Hizbollah mistura sangue e breguice em museu para lembrar heróis de guerra
Ferry Biedermann
Em Beirute
Um soldado israelense está pendurado da torre de um tanque semi-enterrado em uma cratera. Outro está caído ao lado da cratera. Pelo menos é o que os manequins pretendem retratar neste espetáculo de som e luz que constitui o clímax de uma exposição apresentada pela "mídia do Hizbollah" do Líbano para marcar a guerra do ano passado com Israel.
"Não há nada estranho nisto. Todo país celebra suas vitórias em museus", diz Ali Ahmad, um dos organizadores.
Ele aponta orgulhoso para a exibição de mísseis, cápsulas de artilharia e redes de camuflagem expostas no terreno de 5 mil metros quadrados no subúrbio de Haret Hreik, ao sul de Beirute - um enclave do movimento xiita que foi fortemente atingido durante a guerra.
Ahmad diz que a exposição foi um grande sucesso, com quase 100 mil visitantes nos primeiros seis dias.
É a temporada de férias no Líbano, e as exposições, uma mistura de sangue e breguice, foram um programa para famílias inteiras, provocando um ambiente quase festivo. Em uma das vitrines, há um berço de bebê fumegante em meio a um mar de algodão branco. Granadas de morteiro e algumas cápsulas formam o pano de fundo.
"Esse é o banho de sangue em Shiyah", explica um atencioso guia do Hizbollah. Perto do fim da guerra, uma bomba israelense atingiu um edifício nesse bairro, que até então havia sido considerado relativamente seguro, matando mais de 40 pessoas.
Uma jovem segurando um carrinho com duas crianças contempla a cena. "Eu quero que meus filhos saibam como são os israelenses", ela diz. Afirma que é de Shiyah e estava lá durante a guerra. Então por que vir à exposição? "Nunca é demais lembrar".
Mas um espaço relativamente pequeno da exposição foi dedicado ao impacto da guerra sobre a população libanesa. Mais de mil pessoas foram mortas e muitas outras ficaram feridas ou perderam suas casas.
Em vez disso, a ênfase é totalmente para o que o Hizbollah retrata como o heroísmo de seus combatentes e a vulnerabilidade dos soldados israelenses. Não há vestígio da operação que provocou a guerra: o ataque do Hizbollah através da fronteira, em que dois soldados israelenses foram capturados e três outros, mortos.
Em cartazes, vitrines e videoclipes, soldados israelenses são mostrados feridos, desorientados, gritando e enterrando seus mortos. "Queremos mostrar às pessoas que eles não são invencíveis. É o fim de um mito", diz Ahmad.

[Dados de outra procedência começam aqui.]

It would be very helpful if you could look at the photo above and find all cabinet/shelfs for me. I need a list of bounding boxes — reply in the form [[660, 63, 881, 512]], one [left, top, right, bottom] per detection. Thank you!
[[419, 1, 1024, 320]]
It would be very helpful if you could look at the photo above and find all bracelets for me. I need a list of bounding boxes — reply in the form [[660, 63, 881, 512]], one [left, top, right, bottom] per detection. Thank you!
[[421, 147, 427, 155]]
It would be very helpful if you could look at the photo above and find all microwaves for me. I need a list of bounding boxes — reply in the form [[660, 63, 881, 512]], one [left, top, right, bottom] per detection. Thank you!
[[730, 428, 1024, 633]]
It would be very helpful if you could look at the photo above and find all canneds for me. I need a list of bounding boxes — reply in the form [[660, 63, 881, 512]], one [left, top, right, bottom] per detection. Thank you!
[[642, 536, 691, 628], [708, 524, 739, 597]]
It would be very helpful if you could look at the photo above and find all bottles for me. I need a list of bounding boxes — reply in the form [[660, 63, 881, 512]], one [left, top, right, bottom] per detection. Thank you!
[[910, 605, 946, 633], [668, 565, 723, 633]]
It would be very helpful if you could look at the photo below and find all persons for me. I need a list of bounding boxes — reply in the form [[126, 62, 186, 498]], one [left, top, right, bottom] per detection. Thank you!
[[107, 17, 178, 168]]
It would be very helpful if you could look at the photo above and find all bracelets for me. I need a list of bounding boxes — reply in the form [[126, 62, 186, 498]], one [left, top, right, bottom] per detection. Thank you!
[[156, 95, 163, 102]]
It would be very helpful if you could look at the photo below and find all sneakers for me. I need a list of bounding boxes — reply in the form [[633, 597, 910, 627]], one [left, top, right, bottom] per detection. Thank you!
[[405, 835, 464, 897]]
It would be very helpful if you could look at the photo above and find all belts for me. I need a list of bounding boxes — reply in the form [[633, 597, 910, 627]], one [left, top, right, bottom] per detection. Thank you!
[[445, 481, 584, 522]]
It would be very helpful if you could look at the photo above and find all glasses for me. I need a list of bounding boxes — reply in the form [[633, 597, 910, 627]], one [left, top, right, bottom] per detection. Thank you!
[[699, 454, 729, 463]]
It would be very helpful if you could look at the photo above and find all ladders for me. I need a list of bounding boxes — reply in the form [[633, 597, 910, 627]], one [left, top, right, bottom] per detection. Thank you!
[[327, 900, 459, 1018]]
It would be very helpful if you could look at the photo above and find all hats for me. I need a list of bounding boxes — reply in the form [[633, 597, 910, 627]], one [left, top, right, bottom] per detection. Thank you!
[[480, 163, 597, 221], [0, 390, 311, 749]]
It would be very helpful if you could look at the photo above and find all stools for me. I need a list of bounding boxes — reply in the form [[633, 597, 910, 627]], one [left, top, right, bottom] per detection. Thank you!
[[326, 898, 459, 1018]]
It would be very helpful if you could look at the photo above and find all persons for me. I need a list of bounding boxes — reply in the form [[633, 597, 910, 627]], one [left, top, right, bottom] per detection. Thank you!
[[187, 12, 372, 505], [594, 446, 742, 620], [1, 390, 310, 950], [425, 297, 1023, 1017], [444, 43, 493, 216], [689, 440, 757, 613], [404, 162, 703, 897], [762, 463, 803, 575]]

O espetáculo de som e luz no fim da exposição enfoca o que o Hizbollah apresenta como as piores derrotas israelenses na guerra: um navio de guerra que foi atingido da costa libanesa, os muitos tanques destruídos e o fracasso de Israel em evitar que o Hizbollah lançasse foguetes contra o país.
A atração mais popular, além da réplica dos bunkers subterrâneos e centros de comando do Hizbollah, é um videogame. O pessoal que cuida do site do Hizbollah está lá para mostrar Special Force II, a História da Verdadeira Promessa.
Em uma tela de televisão plana, combatentes animados do Hizbollah atiram contra um helicóptero israelense e acabam por derrubá-lo, em chamas. O combatente/jogador do Hizbollah também pode perder? "Sim, mas é só um jogo", é a resposta.